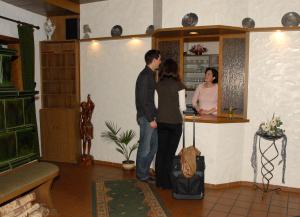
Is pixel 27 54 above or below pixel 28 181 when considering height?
above

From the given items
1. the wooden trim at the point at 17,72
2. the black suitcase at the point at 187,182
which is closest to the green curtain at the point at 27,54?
the wooden trim at the point at 17,72

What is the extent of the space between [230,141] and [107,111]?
81.0 inches

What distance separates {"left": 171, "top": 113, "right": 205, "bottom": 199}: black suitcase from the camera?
363 centimetres

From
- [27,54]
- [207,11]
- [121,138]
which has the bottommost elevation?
[121,138]

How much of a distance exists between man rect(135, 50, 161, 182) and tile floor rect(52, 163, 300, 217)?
425 millimetres

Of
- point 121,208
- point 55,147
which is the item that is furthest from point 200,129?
point 55,147

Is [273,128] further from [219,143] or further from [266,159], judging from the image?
[219,143]

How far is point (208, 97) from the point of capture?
15.2ft

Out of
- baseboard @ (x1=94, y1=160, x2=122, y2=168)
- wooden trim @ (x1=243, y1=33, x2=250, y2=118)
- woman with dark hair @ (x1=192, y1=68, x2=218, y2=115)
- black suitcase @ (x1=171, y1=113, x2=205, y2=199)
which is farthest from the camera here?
baseboard @ (x1=94, y1=160, x2=122, y2=168)

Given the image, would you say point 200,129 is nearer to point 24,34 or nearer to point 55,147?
Answer: point 55,147

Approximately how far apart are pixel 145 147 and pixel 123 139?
2.56 feet

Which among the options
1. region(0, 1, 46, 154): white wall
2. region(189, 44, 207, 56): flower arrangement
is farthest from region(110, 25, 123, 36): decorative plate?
region(189, 44, 207, 56): flower arrangement

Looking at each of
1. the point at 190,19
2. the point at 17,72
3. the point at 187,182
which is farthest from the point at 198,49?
the point at 187,182

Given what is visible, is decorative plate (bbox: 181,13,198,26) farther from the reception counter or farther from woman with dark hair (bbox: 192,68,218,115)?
the reception counter
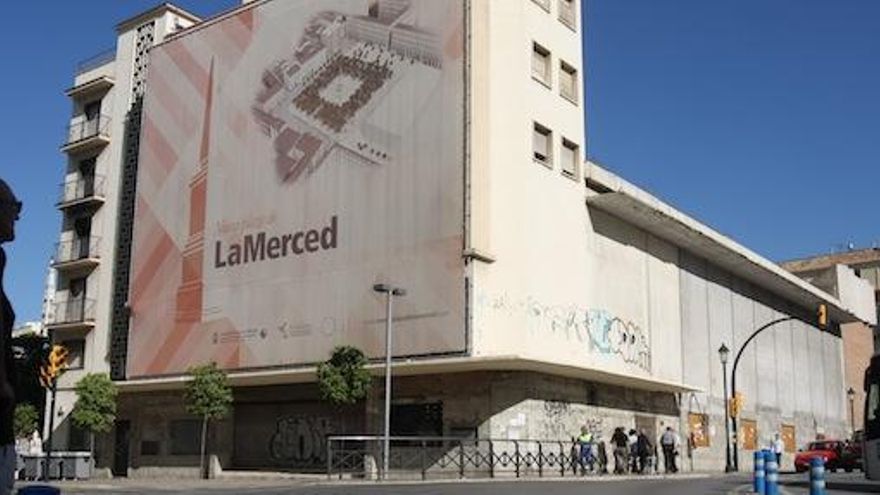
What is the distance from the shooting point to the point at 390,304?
30953 mm

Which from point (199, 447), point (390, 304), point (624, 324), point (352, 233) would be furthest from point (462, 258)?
point (199, 447)

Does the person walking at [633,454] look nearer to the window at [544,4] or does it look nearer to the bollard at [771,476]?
the window at [544,4]

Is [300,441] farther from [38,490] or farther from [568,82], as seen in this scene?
[38,490]

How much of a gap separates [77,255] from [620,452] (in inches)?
1020

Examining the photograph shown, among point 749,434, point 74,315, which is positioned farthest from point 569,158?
point 74,315

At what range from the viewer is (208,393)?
3578cm

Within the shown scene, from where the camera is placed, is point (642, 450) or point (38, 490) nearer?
point (38, 490)

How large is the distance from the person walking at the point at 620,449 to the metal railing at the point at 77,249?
2419 centimetres

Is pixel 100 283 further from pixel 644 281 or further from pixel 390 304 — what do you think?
pixel 644 281

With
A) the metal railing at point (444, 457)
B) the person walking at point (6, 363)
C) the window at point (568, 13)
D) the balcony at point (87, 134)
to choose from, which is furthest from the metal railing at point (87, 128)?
the person walking at point (6, 363)

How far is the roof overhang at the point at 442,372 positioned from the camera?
102 feet

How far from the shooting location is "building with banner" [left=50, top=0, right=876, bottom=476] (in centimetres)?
3278

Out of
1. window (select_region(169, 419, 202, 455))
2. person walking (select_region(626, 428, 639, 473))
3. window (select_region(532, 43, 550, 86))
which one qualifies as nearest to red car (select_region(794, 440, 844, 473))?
person walking (select_region(626, 428, 639, 473))

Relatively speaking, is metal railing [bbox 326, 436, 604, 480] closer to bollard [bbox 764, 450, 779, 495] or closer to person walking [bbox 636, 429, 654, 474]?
person walking [bbox 636, 429, 654, 474]
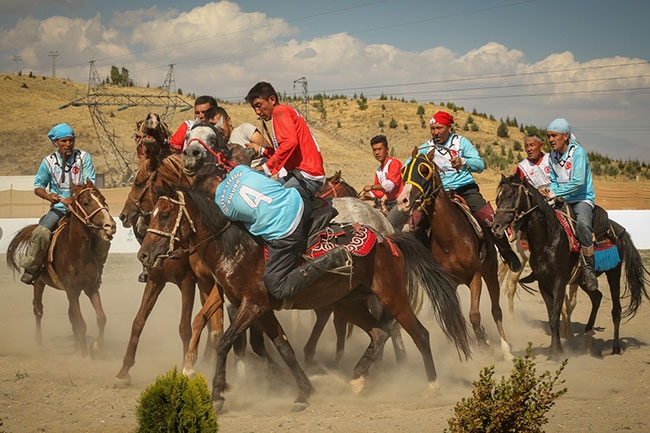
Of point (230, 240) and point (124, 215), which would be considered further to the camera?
point (124, 215)

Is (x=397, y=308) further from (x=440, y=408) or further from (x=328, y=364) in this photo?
(x=328, y=364)

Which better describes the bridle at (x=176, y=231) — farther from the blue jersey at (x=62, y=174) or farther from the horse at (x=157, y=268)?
the blue jersey at (x=62, y=174)

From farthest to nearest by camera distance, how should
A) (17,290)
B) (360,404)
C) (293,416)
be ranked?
1. (17,290)
2. (360,404)
3. (293,416)

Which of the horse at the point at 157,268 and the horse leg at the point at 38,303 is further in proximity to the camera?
the horse leg at the point at 38,303

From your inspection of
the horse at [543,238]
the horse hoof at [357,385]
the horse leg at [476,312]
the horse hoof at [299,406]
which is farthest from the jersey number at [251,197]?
the horse leg at [476,312]

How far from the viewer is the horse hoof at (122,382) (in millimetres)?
7215

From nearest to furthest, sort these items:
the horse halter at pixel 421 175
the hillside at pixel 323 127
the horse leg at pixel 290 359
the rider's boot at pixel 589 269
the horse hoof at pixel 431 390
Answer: the horse leg at pixel 290 359
the horse hoof at pixel 431 390
the horse halter at pixel 421 175
the rider's boot at pixel 589 269
the hillside at pixel 323 127

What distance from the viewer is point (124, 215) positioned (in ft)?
23.8

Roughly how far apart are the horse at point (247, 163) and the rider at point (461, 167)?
1.45 m

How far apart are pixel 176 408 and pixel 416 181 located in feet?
15.6

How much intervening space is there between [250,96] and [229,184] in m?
1.08

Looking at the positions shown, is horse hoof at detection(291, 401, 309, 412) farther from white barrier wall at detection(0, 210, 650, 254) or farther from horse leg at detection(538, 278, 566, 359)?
white barrier wall at detection(0, 210, 650, 254)

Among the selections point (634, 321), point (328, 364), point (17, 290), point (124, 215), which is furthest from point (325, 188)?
point (17, 290)

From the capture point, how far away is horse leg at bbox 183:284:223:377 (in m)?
7.01
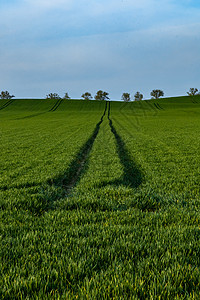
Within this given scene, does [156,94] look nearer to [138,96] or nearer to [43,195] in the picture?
[138,96]

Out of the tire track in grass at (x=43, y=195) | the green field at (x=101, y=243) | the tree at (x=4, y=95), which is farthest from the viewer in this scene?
the tree at (x=4, y=95)

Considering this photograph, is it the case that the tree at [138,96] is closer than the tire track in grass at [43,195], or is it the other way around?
the tire track in grass at [43,195]

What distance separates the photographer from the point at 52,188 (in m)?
7.81

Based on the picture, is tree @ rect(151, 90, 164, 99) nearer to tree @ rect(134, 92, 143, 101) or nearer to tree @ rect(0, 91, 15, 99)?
tree @ rect(134, 92, 143, 101)

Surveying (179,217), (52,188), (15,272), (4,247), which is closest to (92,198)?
(52,188)

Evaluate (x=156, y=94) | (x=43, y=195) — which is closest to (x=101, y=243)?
(x=43, y=195)

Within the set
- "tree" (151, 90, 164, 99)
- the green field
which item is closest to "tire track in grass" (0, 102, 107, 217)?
the green field

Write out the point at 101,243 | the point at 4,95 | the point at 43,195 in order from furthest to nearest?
the point at 4,95 → the point at 43,195 → the point at 101,243

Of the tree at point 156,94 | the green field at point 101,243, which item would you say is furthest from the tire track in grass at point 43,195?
the tree at point 156,94

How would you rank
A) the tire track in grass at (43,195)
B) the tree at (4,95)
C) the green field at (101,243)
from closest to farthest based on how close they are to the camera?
1. the green field at (101,243)
2. the tire track in grass at (43,195)
3. the tree at (4,95)

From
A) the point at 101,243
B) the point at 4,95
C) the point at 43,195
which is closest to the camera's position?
the point at 101,243

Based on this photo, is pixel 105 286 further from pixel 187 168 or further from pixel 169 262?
pixel 187 168

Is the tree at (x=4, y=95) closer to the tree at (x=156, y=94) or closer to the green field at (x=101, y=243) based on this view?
the tree at (x=156, y=94)

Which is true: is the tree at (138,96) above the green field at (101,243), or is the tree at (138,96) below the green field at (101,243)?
above
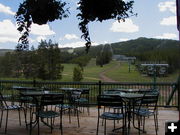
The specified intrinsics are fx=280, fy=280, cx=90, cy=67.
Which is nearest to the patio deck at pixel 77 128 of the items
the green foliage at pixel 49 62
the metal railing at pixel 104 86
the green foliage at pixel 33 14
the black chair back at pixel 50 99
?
the black chair back at pixel 50 99

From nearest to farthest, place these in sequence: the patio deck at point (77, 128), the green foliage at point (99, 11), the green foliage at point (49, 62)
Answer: the green foliage at point (99, 11)
the patio deck at point (77, 128)
the green foliage at point (49, 62)

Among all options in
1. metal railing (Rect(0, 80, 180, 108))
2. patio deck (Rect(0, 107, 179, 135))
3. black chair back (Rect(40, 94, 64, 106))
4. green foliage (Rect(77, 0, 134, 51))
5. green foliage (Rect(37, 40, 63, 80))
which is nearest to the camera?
green foliage (Rect(77, 0, 134, 51))

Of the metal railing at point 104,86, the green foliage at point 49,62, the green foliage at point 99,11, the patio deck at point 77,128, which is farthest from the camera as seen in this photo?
the green foliage at point 49,62

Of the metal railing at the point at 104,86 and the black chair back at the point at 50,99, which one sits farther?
the metal railing at the point at 104,86

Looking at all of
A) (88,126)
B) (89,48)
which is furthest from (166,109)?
(89,48)

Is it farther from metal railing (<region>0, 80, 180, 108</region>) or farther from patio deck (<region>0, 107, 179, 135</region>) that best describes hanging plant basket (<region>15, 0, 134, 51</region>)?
metal railing (<region>0, 80, 180, 108</region>)

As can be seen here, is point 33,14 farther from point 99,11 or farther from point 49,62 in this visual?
point 49,62

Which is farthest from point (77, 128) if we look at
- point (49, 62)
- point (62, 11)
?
point (49, 62)

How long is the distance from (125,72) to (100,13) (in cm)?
2319

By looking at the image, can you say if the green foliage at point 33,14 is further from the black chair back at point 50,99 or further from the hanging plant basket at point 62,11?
the black chair back at point 50,99

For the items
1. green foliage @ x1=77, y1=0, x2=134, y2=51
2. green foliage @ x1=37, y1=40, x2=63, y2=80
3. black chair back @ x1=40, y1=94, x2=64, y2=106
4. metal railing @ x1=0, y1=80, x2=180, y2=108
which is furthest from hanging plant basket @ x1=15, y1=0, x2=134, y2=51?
green foliage @ x1=37, y1=40, x2=63, y2=80

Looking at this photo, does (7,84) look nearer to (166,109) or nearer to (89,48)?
(166,109)

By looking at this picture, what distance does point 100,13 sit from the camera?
106 inches

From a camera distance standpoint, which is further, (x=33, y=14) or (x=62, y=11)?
(x=62, y=11)
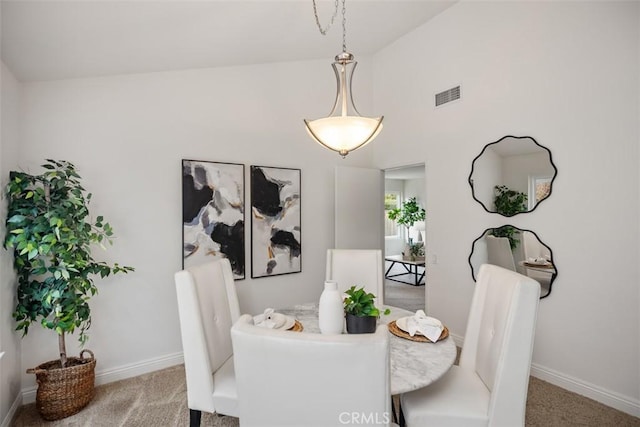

» WHAT TO PRODUCE
Can you transcribe the entries from the line containing "Considering this photograph, is" through the line containing "the point at 4,95 →" word for word, both of those lines included?

» THE RESPONSE
Considering this photograph, is it the case that the tree at [138,96] is closer than the tire track in grass at [43,195], or is it the other way around?
the tire track in grass at [43,195]

What distance separates the photographer from the point at 52,188 (in m)?
7.81

Based on the picture, is tree @ rect(151, 90, 164, 99) nearer to tree @ rect(134, 92, 143, 101) or nearer to tree @ rect(0, 91, 15, 99)?
tree @ rect(134, 92, 143, 101)

Surveying (179,217), (52,188), (15,272), (4,247), which is closest to (92,198)?
(52,188)

Evaluate (x=156, y=94) | (x=43, y=195) — which is closest to (x=101, y=243)?
(x=43, y=195)

Within the set
- "tree" (151, 90, 164, 99)
- the green field
which item is closest to "tire track in grass" (0, 102, 107, 217)?
the green field

Write out the point at 101,243 | the point at 4,95 | the point at 43,195 in order from furthest to nearest?
the point at 4,95 → the point at 43,195 → the point at 101,243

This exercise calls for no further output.